EXCERPT PROVIDED »

____

Canada has offered to donate its experimental Ebola virus vaccine to West African States after the WHO said it would be ethical to use untested vaccines to try and contain the outbreak that has already claimed the lives of more than 1,000 people.
According to the Public Health Agency of Canada (PHA) the country sees the vaccine as a global resource and is in talks with the US and the World Health Organization to coordinate the best application of a limited number of doses in its possession.
The deputy head of PHA Dr. Gregory Taylor estimates that Canada has about 1,500 doses of the vaccine, which has not yet been tested on people, saying that 1,000 doses of vaccine could be sent abroad for use, Canadian Press reports.
Taylor also warned that since the drug is yet to be tested on humans, it’s not clear what dosage is needed to protect a person, so those numbers could change.
Earlier on Tuesday, the WHO announced that experimental drugs can be used to treat patients but the scarcity of supplies raises questions who gets saved first.
“There was unanimous agreement among the experts that in the special circumstances of this Ebola outbreak it is ethical to offer unregistered interventions as potential treatments or prevention,” the WHO's assistant director general Marie-Paule Kieny said after an ethics panel published its guidance.
The WHO adjourned a meeting after Zmapp an experimental drug previously tested on humans by US biotech company Mapp Biopharmaceutical, was offered as a treatment to two US aid workers infected in Liberia. The WHO said only around 10 to 12 doses of the drug have been made.

____

RECORD EXCERPTS »
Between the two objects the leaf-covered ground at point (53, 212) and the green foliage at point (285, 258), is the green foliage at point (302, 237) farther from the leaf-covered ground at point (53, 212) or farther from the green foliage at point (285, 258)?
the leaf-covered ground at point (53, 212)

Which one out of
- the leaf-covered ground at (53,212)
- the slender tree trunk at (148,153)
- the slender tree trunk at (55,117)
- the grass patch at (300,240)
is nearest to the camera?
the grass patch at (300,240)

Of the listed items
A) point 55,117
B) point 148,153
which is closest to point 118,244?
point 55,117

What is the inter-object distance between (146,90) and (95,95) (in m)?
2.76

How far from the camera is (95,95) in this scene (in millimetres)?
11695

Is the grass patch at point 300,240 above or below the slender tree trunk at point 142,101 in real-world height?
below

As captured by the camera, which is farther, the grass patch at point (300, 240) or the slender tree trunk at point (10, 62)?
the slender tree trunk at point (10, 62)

____

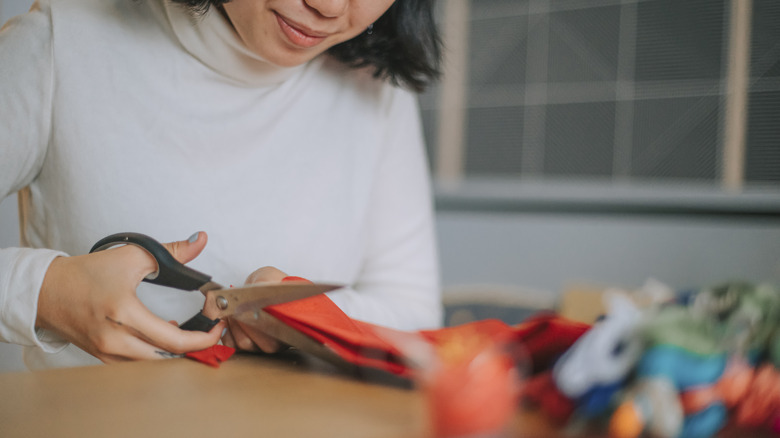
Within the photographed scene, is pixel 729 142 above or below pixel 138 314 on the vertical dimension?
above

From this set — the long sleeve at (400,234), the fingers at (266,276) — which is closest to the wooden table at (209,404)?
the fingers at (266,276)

____

From the article above on Canada's offer of its Ebola vaccine, copy word for word the stretch from "The deputy head" through "gets saved first.".

EXPECTED OUTPUT »
The deputy head of PHA Dr. Gregory Taylor estimates that Canada has about 1,500 doses of the vaccine, which has not yet been tested on people, saying that 1,000 doses of vaccine could be sent abroad for use, Canadian Press reports.
Taylor also warned that since the drug is yet to be tested on humans, it’s not clear what dosage is needed to protect a person, so those numbers could change.
Earlier on Tuesday, the WHO announced that experimental drugs can be used to treat patients but the scarcity of supplies raises questions who gets saved first.